- WHAT THE TASK ASKS -
Put everything from the line containing "From what you" down to the end of the listing into a JSON list of strings, one string per line, with blank lines left out.

- SUPPLIED MATERIAL -
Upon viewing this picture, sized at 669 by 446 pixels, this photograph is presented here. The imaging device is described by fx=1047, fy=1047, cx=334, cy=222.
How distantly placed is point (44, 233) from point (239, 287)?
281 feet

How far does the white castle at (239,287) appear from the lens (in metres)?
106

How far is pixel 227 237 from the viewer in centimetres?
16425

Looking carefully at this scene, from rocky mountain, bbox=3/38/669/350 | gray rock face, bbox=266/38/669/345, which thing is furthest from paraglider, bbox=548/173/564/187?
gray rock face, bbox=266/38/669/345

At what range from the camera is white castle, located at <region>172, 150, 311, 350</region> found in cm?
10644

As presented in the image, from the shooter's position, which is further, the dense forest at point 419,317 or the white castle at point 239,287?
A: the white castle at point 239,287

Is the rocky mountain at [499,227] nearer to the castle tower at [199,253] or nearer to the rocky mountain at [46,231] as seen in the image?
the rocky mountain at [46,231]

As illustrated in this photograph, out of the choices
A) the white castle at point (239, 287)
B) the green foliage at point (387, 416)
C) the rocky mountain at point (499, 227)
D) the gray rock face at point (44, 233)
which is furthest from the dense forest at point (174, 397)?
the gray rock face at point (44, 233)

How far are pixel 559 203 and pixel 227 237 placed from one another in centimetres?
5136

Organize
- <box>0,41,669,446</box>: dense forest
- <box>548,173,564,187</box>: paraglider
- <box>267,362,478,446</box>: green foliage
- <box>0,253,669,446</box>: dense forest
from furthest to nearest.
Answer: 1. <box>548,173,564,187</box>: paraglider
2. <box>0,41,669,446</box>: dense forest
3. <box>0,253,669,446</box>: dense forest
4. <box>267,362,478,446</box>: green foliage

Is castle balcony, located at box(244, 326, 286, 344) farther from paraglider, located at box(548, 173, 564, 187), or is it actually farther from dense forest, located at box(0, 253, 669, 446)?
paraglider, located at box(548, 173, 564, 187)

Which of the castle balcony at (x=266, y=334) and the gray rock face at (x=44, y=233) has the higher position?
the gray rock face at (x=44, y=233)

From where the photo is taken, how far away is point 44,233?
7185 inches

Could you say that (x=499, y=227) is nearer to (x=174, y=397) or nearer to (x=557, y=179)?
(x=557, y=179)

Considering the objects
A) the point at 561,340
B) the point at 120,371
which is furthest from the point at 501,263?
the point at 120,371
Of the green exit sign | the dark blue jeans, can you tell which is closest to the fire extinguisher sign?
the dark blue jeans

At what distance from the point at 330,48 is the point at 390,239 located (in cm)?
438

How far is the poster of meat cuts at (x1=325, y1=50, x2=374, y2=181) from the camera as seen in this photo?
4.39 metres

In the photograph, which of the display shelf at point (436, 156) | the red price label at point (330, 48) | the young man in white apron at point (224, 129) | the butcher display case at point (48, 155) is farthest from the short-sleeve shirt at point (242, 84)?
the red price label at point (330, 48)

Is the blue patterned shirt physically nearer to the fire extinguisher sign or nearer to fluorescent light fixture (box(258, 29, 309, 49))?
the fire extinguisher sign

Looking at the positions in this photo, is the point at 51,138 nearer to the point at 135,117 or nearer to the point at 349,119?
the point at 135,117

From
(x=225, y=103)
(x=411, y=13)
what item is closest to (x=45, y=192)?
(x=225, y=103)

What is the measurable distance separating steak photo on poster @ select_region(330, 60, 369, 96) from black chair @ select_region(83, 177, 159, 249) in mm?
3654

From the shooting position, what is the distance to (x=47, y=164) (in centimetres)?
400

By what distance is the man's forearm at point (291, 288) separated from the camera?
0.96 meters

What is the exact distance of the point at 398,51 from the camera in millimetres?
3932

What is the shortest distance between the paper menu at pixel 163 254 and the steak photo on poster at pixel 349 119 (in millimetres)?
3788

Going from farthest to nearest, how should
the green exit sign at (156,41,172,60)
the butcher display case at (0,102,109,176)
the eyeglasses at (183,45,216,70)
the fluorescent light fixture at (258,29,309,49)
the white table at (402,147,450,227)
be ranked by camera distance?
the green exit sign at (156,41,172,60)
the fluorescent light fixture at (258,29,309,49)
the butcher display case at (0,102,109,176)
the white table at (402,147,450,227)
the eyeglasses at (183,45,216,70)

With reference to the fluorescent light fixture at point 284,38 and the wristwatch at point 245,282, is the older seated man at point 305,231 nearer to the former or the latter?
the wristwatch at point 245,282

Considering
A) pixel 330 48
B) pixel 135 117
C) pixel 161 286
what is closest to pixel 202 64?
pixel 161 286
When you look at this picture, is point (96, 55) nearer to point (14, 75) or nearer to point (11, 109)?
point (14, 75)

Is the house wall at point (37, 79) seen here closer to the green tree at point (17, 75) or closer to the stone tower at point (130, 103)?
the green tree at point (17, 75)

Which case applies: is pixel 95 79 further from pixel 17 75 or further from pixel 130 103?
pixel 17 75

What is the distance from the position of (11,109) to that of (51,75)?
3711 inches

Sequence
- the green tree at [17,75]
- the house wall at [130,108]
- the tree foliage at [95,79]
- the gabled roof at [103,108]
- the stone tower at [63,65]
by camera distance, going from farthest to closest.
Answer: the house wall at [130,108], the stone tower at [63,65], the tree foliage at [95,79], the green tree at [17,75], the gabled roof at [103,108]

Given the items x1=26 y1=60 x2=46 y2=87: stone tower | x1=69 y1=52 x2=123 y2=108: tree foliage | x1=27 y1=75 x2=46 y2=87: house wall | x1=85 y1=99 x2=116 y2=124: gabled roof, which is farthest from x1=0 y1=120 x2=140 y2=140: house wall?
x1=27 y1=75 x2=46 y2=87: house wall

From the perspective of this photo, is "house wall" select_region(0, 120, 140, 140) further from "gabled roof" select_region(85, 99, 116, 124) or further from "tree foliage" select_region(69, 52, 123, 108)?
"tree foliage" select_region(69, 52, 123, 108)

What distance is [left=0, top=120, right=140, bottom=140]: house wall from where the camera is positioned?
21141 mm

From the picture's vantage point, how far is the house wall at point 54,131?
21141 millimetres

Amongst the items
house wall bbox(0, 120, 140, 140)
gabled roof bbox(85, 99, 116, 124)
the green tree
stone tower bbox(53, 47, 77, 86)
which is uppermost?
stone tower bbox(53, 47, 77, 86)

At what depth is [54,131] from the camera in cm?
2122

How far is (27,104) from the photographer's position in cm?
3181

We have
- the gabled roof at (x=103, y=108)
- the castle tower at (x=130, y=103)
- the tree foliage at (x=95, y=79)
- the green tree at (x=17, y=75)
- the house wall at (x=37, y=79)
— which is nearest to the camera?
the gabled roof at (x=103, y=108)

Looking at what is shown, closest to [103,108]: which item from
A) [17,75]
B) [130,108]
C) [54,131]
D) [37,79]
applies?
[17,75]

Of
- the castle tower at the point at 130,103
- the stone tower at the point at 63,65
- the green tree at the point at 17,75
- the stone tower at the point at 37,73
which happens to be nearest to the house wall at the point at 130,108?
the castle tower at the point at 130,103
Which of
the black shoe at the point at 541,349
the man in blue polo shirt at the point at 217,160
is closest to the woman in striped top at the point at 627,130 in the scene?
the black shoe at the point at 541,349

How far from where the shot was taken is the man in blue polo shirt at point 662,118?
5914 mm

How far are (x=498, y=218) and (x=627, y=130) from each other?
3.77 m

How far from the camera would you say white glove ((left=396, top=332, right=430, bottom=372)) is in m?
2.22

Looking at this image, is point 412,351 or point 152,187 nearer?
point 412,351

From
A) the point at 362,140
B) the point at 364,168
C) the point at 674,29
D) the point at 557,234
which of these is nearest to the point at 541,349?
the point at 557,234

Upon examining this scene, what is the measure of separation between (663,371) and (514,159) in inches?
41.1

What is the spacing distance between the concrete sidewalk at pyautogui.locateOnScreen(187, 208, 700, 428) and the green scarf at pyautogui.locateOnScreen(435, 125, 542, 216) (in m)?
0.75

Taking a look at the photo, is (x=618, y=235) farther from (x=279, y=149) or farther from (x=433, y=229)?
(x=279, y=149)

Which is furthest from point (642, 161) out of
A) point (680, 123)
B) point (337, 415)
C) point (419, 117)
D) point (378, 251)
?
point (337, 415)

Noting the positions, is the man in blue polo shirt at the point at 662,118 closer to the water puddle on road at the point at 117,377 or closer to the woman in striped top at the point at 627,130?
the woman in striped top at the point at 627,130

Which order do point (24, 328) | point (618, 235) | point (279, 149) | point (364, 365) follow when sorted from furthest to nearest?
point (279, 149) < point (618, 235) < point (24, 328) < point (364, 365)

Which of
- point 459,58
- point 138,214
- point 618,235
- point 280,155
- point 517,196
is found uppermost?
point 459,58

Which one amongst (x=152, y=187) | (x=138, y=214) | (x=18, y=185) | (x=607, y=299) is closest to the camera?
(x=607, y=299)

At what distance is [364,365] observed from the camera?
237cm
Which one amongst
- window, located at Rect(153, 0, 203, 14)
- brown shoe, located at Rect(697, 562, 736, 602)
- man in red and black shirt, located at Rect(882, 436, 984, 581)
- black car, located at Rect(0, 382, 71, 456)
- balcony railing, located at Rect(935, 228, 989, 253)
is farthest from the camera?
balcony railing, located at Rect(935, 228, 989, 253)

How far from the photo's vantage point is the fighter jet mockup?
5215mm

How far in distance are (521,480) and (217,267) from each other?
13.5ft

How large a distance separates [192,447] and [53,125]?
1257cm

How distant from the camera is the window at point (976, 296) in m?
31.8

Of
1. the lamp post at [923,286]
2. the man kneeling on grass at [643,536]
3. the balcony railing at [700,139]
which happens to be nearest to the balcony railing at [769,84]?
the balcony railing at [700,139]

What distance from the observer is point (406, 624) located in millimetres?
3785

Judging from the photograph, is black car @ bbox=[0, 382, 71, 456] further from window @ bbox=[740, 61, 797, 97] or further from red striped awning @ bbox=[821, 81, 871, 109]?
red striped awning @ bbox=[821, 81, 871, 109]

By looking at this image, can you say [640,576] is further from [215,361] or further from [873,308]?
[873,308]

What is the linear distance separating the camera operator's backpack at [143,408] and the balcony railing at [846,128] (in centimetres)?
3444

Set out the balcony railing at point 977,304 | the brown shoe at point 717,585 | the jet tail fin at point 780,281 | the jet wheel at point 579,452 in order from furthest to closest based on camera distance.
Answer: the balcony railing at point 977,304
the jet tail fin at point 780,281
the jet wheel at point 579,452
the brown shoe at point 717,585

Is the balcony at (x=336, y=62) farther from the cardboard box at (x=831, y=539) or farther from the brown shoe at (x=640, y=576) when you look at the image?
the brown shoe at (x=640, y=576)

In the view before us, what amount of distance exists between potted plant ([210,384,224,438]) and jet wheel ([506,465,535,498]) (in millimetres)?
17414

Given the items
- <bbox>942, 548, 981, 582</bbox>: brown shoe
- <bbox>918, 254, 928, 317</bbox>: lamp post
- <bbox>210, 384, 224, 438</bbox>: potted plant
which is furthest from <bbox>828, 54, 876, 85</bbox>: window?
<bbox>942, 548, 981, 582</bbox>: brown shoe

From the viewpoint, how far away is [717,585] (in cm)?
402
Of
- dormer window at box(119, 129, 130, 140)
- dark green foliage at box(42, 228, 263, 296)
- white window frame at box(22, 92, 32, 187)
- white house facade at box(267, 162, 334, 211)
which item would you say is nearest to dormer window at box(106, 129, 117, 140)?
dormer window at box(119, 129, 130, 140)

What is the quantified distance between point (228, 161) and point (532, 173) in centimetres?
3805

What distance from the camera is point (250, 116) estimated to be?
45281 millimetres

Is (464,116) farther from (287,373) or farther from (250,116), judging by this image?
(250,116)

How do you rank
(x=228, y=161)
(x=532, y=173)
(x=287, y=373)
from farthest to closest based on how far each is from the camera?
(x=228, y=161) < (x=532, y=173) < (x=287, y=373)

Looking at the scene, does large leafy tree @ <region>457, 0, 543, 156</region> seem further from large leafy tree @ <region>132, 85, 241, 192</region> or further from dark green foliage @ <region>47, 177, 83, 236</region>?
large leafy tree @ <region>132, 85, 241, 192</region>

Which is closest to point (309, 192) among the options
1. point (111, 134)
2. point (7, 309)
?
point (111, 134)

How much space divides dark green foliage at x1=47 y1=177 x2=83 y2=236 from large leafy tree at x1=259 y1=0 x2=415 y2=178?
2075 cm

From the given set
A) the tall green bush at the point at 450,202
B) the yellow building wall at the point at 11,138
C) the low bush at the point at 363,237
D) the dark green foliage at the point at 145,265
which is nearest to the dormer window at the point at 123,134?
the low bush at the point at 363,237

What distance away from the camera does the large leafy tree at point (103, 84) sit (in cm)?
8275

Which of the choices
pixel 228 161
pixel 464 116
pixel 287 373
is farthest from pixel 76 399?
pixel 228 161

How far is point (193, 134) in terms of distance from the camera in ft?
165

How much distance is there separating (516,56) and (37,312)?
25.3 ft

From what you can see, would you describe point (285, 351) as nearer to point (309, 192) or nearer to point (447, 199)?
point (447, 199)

- EXPECTED OUTPUT -
[
  "From what you can see, would you describe point (285, 351) as nearer to point (309, 192) or nearer to point (447, 199)?",
  "point (447, 199)"
]